▸ **Reading text**

┌──

"Lovers of Ease and Worshipers of Property"
Reading Frederick Douglass' "What, to the Slave, is the Fourth of July?”
Note (July 4, 2025): Sadly, Frederick Douglass’ incendiary “What, to the Slave, is the Fourth of July?” only gets more powerful and relevant with each year. For me, the power comes from the tension Douglass places between the worthy high ideals of America— the ones the leaders of the revolution against English rule used to galvanize normal people to fight an die— with the actions of the country. This Independence Day, we are living that tension still.
Many Americans today celebrate the ideal of “freedom”. But at the same time, ICE pursues a massive purge of people proponents call “illegal immigrants” (which has at times included legal immigrants, legal permanent residents, and even United States citizens). At the same time, the executive branch pushes past more and more limits explicitly required by the Constitution. At the same time, the public is told we should comply with any request by any group of aggressive, non-uniformed men (and, meanwhile, ICE just got a major boost to its funding equivalent to many national militaries while the poorest Americans face the loss of their health coverage and food stamps). And at the same time, the Trump Department of Education withholds billions in Congressionally-mandated funds from public schools.
We have never lived up to our ideals fully (and in many circumstances, we have done well to even live up to them partly). And those ideals have often been used more to persuade people with little stake in the status quo to support it anyway. But those ideals are nonetheless worth struggling for.
So in that spirit, at least, happy Fourth of July.
Note (July 4, 2024): This piece was originally published July 4, 2023. During the ensuing year, SC Superintendent of Education Ellen Weaver has declared war on school librarians, quoting Frederick Douglass in a speech remarks justifying book banning— in a state where most book challengers have targeted books about race and LGBTQ+ issues. Her department has intentionally made it much harder for students to take AP African American Studies, and passed perhaps the most sweeping book ban policy in the country— even over the objections of many conservative legislators who support some form of censorship policy. Across the country, similar battles are playing out.

└──

▸ **Task instructions**
1. In the essay on Douglass' Fourth of July speech, list the groups that the parenthetical says the ICE purge has at times included.
2. According to the essay on Douglass' Fourth of July speech, on what date was the piece originally published?
3. Write out the passage of the essay on Douglass' Fourth of July speech from "We have never" up to and including "worth struggling for.".
The records that follow come from a separate, unrelated source.

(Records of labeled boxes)
┌──

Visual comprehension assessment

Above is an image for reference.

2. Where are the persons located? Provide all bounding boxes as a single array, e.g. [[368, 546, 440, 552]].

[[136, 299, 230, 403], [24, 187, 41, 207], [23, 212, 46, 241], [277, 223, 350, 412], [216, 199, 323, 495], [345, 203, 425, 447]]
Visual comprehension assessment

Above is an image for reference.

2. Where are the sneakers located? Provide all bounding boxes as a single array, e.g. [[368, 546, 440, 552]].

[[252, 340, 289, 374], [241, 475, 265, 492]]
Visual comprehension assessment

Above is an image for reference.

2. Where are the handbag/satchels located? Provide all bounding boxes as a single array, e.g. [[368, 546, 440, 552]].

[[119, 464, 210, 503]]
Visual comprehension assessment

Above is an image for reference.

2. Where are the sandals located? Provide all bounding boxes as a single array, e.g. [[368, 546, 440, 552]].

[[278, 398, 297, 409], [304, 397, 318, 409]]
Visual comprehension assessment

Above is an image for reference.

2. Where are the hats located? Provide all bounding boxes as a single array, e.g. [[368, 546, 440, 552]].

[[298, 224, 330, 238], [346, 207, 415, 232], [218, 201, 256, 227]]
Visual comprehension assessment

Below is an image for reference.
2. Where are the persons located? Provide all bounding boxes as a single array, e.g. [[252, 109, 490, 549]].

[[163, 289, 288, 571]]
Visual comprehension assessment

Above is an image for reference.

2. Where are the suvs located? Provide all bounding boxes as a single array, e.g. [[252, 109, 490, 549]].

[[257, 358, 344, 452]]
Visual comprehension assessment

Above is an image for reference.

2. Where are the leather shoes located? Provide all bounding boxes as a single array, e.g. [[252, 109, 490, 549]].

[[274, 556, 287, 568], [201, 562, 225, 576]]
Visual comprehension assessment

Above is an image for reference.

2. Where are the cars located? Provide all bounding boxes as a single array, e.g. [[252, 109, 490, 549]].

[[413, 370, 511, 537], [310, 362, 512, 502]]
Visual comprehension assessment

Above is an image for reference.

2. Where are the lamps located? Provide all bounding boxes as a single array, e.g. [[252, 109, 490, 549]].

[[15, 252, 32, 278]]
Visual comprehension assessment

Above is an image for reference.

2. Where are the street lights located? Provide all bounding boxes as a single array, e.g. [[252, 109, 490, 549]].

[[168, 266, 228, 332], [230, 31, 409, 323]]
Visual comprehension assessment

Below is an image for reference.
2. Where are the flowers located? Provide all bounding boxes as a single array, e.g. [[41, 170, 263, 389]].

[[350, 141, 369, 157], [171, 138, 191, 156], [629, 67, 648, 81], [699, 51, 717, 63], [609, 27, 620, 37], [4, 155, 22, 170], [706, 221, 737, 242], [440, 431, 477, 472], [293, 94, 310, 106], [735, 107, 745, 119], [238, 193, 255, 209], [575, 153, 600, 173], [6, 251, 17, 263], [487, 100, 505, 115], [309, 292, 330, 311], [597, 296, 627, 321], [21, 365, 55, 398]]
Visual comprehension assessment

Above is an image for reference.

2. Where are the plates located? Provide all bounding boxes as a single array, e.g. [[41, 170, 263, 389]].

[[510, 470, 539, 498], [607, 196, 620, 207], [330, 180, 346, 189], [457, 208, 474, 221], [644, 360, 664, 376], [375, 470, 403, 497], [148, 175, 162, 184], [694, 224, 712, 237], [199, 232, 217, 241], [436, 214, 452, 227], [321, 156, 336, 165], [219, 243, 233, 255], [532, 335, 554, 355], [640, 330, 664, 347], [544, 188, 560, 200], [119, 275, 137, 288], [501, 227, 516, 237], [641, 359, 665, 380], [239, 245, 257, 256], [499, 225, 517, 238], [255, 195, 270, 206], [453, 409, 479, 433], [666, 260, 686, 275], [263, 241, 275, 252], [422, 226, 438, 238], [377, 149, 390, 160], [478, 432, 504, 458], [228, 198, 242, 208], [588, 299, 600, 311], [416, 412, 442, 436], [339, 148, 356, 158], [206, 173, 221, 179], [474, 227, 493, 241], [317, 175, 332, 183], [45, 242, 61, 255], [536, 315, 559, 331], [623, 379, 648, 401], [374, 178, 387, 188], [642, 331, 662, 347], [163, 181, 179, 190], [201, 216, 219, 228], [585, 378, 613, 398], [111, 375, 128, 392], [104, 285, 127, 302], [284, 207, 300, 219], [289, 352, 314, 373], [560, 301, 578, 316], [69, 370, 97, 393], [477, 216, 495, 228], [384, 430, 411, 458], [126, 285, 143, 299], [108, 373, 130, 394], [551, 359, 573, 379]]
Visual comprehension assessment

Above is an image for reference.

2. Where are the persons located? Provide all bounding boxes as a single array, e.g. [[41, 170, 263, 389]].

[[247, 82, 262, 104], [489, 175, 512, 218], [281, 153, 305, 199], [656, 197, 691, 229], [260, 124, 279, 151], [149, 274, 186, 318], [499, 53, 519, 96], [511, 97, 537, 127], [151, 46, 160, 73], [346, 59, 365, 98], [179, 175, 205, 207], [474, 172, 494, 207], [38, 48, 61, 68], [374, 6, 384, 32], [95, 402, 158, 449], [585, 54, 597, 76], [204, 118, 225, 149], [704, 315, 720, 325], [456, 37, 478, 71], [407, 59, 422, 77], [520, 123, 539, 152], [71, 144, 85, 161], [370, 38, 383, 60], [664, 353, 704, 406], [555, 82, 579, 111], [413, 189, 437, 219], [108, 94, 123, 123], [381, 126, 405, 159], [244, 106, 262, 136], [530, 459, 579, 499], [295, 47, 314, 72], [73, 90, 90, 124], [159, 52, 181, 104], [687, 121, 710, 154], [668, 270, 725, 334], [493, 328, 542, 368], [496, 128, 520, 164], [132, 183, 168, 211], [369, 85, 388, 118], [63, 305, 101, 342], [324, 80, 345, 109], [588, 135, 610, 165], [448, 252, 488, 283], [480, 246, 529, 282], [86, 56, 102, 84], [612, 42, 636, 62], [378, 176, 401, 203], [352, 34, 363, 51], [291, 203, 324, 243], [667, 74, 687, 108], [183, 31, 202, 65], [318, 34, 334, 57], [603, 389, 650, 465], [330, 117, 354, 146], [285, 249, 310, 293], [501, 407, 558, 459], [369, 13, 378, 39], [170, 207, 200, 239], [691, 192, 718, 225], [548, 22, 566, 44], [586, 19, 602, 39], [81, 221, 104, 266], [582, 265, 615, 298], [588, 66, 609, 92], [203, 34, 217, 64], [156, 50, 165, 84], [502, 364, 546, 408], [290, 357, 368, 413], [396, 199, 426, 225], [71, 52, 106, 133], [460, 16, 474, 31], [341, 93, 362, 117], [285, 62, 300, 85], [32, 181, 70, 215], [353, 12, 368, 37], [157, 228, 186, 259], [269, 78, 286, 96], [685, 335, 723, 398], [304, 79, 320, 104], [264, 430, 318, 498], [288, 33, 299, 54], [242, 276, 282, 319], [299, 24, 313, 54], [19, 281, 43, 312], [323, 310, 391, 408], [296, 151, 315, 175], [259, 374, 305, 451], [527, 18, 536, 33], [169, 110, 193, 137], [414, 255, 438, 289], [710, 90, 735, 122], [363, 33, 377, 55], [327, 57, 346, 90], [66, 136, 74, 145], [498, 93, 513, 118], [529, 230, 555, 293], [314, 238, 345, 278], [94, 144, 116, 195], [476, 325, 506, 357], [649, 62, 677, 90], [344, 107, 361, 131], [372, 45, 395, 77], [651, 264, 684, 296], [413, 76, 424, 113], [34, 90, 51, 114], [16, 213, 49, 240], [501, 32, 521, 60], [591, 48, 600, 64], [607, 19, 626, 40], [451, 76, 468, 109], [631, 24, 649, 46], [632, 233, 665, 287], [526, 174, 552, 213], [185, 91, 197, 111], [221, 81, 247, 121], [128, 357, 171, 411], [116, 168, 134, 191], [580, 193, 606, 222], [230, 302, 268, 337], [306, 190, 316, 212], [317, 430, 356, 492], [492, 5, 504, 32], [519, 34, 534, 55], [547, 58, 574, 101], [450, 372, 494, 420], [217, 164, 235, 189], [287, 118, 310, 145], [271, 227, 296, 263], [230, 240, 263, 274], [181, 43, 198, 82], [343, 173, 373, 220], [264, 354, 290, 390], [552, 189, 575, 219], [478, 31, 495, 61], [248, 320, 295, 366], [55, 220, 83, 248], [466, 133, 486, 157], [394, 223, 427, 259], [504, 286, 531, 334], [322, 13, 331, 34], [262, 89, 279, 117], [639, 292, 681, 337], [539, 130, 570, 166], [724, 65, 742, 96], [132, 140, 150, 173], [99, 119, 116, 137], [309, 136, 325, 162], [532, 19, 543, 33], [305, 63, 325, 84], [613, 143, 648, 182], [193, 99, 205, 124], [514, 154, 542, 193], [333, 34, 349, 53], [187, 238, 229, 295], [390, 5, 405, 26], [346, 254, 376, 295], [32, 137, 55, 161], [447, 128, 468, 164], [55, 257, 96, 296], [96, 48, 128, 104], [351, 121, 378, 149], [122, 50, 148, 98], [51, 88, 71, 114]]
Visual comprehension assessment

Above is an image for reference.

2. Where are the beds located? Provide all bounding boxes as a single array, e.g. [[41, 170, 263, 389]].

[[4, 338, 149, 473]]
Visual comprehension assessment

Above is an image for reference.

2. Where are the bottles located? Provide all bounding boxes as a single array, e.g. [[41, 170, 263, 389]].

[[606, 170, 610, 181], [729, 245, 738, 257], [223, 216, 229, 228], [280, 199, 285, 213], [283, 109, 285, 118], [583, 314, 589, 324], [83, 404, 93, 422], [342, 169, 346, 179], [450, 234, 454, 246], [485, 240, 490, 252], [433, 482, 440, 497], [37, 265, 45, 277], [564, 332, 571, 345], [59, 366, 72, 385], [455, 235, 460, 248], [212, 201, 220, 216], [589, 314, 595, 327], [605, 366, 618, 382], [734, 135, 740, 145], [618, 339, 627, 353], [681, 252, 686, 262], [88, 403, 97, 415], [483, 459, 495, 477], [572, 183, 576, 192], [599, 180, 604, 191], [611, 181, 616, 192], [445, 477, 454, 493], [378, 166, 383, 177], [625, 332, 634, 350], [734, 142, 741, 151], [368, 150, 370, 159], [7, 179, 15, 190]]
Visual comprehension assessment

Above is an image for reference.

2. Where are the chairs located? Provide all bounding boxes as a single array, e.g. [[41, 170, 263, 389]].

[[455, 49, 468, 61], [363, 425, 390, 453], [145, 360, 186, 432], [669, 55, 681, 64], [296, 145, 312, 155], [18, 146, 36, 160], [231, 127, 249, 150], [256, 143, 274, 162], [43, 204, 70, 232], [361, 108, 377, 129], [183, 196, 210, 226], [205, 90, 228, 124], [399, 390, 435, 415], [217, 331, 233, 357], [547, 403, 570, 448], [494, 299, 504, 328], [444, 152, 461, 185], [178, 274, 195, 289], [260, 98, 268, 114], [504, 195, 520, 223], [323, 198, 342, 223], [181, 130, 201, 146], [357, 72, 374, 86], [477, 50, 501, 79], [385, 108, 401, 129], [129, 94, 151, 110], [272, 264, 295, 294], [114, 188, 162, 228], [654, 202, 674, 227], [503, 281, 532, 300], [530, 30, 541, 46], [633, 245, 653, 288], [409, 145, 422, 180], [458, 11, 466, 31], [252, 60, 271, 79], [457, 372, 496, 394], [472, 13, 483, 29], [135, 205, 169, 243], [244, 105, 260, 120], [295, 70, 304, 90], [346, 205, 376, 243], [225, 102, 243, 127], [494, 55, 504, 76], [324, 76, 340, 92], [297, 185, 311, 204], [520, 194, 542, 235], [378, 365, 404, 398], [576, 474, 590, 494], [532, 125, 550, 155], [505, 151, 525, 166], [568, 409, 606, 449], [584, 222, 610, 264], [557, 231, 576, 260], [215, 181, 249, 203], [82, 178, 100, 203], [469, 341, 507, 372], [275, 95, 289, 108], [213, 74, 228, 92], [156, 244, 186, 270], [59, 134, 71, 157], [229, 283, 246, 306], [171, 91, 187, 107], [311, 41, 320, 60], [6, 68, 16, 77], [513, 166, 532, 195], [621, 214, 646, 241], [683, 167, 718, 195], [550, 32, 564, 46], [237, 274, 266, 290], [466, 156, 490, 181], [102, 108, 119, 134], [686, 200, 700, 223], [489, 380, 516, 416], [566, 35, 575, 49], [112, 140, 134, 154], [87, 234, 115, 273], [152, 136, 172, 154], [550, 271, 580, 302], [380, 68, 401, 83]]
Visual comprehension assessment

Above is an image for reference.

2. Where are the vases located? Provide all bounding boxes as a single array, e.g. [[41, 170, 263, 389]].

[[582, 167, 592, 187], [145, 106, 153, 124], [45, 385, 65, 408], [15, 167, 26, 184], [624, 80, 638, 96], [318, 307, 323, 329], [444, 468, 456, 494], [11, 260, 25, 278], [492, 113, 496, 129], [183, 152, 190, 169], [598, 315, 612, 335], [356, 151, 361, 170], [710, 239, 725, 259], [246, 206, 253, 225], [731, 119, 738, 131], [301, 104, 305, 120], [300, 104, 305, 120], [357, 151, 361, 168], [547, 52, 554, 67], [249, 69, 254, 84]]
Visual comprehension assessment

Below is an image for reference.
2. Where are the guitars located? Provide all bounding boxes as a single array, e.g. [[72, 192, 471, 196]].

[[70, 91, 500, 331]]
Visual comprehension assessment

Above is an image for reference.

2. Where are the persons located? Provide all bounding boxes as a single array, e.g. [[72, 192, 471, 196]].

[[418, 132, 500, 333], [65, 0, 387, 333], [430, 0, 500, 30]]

└──

▸ **Replies**
1.
- legal immigrants
- legal permanent residents
- United States citizens

2. July 4, 2023.

3.
We have never lived up to our ideals fully (and in many circumstances, we have done well to even live up to them partly). And those ideals have often been used more to persuade people with little stake in the status quo to support it anyway. But those ideals are nonetheless worth struggling for.